» **TEXT BLOCK**
How to Help Australia Now

How to Help Australia Now

Help Australian bushfire survivors, firefighters, and wildlife

The devastating wildfires rapidly spreading through Australia have killed at least 25 people and half a million animals. Fires have burned more than 12 million acres of land and destroyed almost 2,000 homes. These numbers will increase.

Many are asking how we can help Australia during the rapidly spreading bushfire disaster. In the midst of a disaster, financial assistance is always what is most in demand. Here are some organizations that are helping people, firefighters, and wildlife now.

 Download a complete list of DGR-endorsed registered charities (able to receive 
tax deductible donations) with Australian bushfire relief and recovery activities

- National Bushfire Recovery Agency, Australian Government
The advice given is that these charities are to be supported directly and not third parties,
as the money donated to "pop-up fundraisers" may not be traceable,
properly audited, or end up helping the intended recipient.

The People

  • Australian Red Cross Disaster Relief and Recovery is raising money to fund recovery programs and emergency assistance in affected communities. Donations also go toward disaster preparation, protection and volunteer training. You can donate here.
  • The Salvation Army is also delivering support to communities affected by the fires, with emergency service teams responding to loss of life and property. Make a donation here.
  • The St. Vincent de Paul Society helps people who need emergency housing, among many other services, and has launched Vinnies Bushfire Appeal to help families who have been displaced by these fires. You can donate here.
  • Foodbank is a hunger relief charity in Australia. For every $1 donate, they can provide $6 worth of supplies to communities affected by the fires. You can donate here.

» **TASK OBJECTIVE**
Transcribe the part of the bushfire relief text starting at "Download a complete" and ending at "a donation here.".

» **PROVIDED MATERIAL**

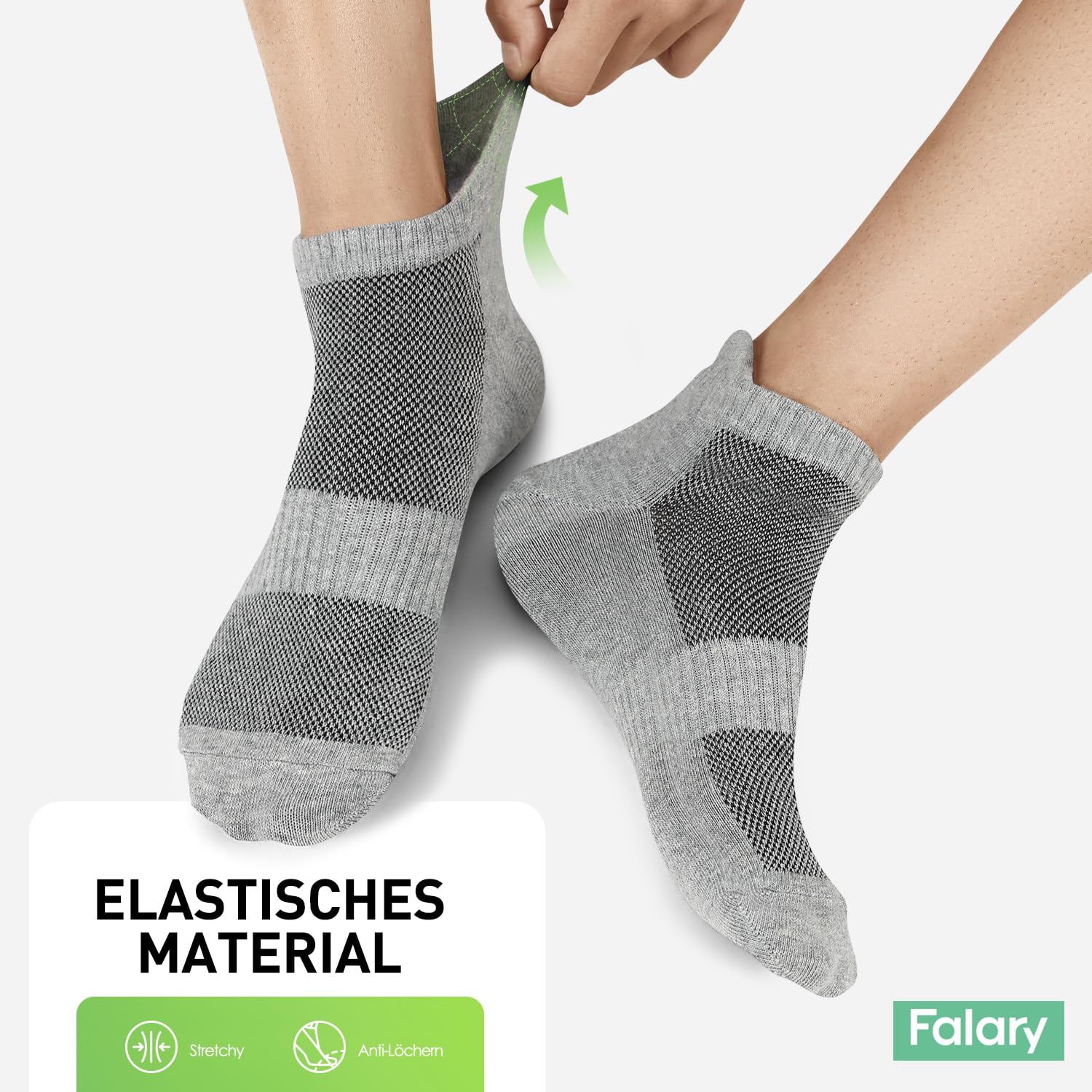 FALARY Chaussettes Basses Homme Femme(Lot de 10) Socquette de Sport Chaussette Courtes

» **EXERCISE ANSWER**
Download a complete list of DGR-endorsed registered charities (able to receive 
tax deductible donations) with Australian bushfire relief and recovery activities

- National Bushfire Recovery Agency, Australian Government
The advice given is that these charities are to be supported directly and not third parties,
as the money donated to "pop-up fundraisers" may not be traceable,
properly audited, or end up helping the intended recipient.

The People

  • Australian Red Cross Disaster Relief and Recovery is raising money to fund recovery programs and emergency assistance in affected communities. Donations also go toward disaster preparation, protection and volunteer training. You can donate here.
  • The Salvation Army is also delivering support to communities affected by the fires, with emergency service teams responding to loss of life and property. Make a donation here.